MP calls for urgent action

Published:Friday | December 8, 2023 | 1:10 AMRuddy Mathison/Gleaner Writer -
Robert Miller, Member of Parliament, St. Catherine South Eastern.
Robert Miller, Member of Parliament, St. Catherine South Eastern.

In a scathing critique of the National Water Commission (NWC), Robert Miller, member of parliament for St Catherine South Eastern, has lambasted the commission for the ongoing water crisis plaguing communities, such as Waterford, Cumberland, Bridgeport, Edgewater and Independence City.

Miller, expressing dismay, revealled that the affected residents have endured more than three weeks of water scarcity.

Taking the matter up with the NWC, Miller claimed the commission attributed the problem to issues with the Jamaica Public Service (JPS) power system. He criticised the reliance on JPS power supply and insisted that the NWC should establish renewable energy sources to ensure a consistent water supply, asserting that such a reliance is "totally unacceptable in this modern time".
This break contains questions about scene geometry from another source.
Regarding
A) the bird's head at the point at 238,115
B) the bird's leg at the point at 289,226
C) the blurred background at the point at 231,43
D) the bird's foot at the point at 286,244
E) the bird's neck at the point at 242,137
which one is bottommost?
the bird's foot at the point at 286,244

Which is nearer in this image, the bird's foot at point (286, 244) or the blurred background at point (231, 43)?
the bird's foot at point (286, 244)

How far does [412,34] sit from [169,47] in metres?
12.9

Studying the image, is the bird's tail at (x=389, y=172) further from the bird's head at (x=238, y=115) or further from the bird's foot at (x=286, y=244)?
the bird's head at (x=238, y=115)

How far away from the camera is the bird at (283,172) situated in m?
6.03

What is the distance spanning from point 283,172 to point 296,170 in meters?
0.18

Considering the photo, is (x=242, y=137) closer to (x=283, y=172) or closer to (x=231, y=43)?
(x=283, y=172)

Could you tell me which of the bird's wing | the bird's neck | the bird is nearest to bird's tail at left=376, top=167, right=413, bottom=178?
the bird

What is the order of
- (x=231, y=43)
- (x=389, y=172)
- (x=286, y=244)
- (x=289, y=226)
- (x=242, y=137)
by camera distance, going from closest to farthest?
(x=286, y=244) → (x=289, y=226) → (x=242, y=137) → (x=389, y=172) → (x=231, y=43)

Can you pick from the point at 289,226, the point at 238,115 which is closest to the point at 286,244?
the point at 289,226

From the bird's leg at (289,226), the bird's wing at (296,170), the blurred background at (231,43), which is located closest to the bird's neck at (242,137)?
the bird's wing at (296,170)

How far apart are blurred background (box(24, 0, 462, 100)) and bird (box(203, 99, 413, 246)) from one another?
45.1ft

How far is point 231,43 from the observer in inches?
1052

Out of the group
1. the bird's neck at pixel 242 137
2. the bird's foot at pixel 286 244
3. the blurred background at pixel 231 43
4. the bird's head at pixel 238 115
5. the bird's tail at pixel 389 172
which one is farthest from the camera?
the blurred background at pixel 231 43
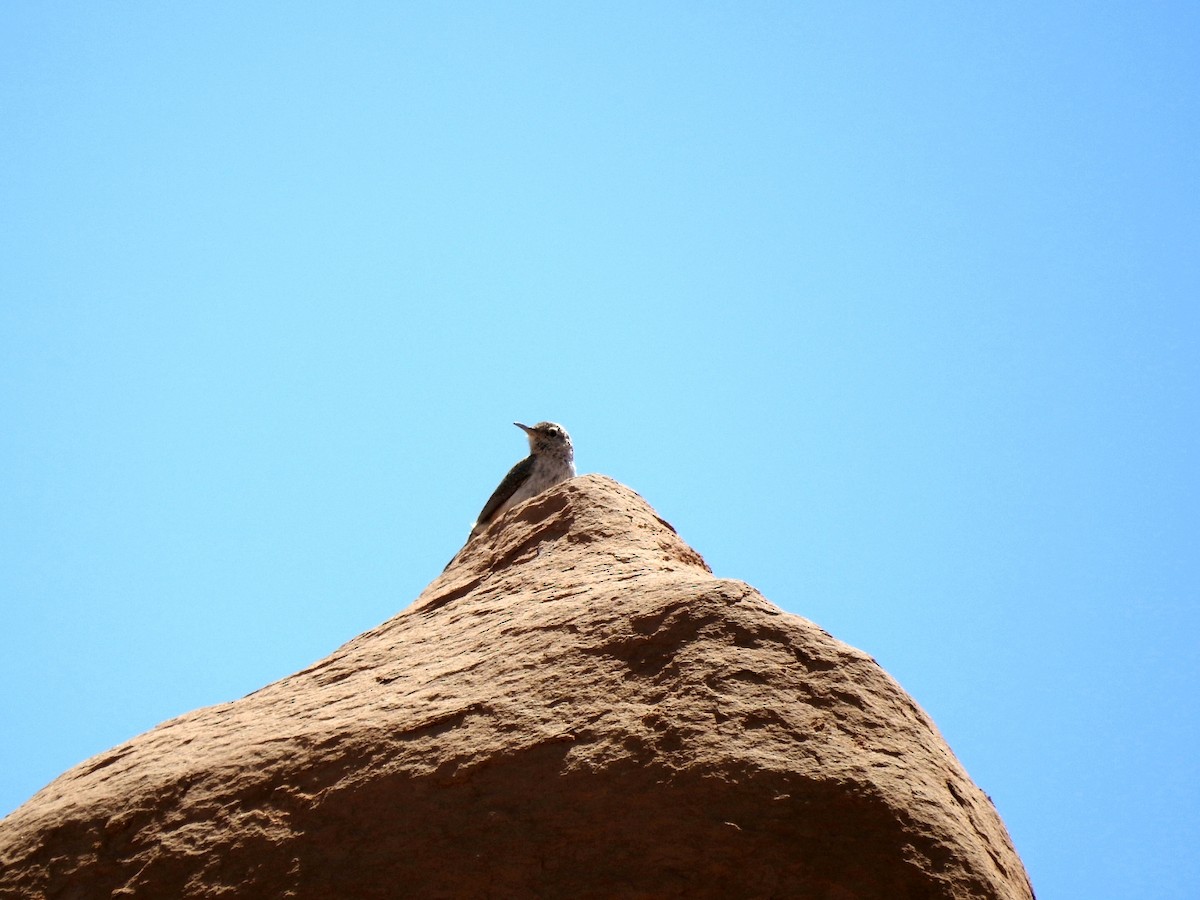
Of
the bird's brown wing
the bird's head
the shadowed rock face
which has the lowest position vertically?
the shadowed rock face

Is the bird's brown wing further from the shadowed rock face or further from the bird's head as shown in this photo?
the shadowed rock face

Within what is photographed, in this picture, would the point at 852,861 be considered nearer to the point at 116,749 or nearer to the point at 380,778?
the point at 380,778

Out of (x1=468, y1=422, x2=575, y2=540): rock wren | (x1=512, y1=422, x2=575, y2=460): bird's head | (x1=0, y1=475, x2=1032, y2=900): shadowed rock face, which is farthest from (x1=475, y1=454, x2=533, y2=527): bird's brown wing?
(x1=0, y1=475, x2=1032, y2=900): shadowed rock face

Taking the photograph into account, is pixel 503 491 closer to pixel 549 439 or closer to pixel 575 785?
pixel 549 439

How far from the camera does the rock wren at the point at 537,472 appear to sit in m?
8.95

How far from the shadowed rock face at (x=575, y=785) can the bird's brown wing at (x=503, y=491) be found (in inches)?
154

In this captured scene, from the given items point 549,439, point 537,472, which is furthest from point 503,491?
point 549,439

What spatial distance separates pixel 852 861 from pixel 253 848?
Answer: 2201mm

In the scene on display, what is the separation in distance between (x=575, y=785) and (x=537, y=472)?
5.21 metres

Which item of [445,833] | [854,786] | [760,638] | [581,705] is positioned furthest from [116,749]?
[854,786]

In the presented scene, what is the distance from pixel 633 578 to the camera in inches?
193

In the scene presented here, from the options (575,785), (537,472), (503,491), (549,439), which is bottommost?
(575,785)

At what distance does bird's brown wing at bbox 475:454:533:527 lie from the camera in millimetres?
8961

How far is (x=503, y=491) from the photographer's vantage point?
8969 mm
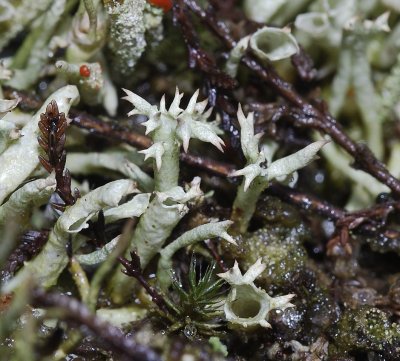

Said Miller, "NWC should not wait on the services of the JPS to provide running water to citizens, in a time when they could have other sources of energy to ensure that citizens are not deprived of this vital commodity.

"Despite engaging in dialogue with the NWC and urging them to provide water via trucks to the affected communities, there has been no response from them."

He now demands a comprehensive evaluation of the water crisis and immediate, permanent measures to alleviate the suffering of the residents.

The dire situation has not only impacted households, but also disrupted education. Several schools in the constituency are being affected, with Waterford High School Vice Principal Shawn Simpson reveallling that the crisis forced the suspension of classes on Wednesday after water they had stored ran out.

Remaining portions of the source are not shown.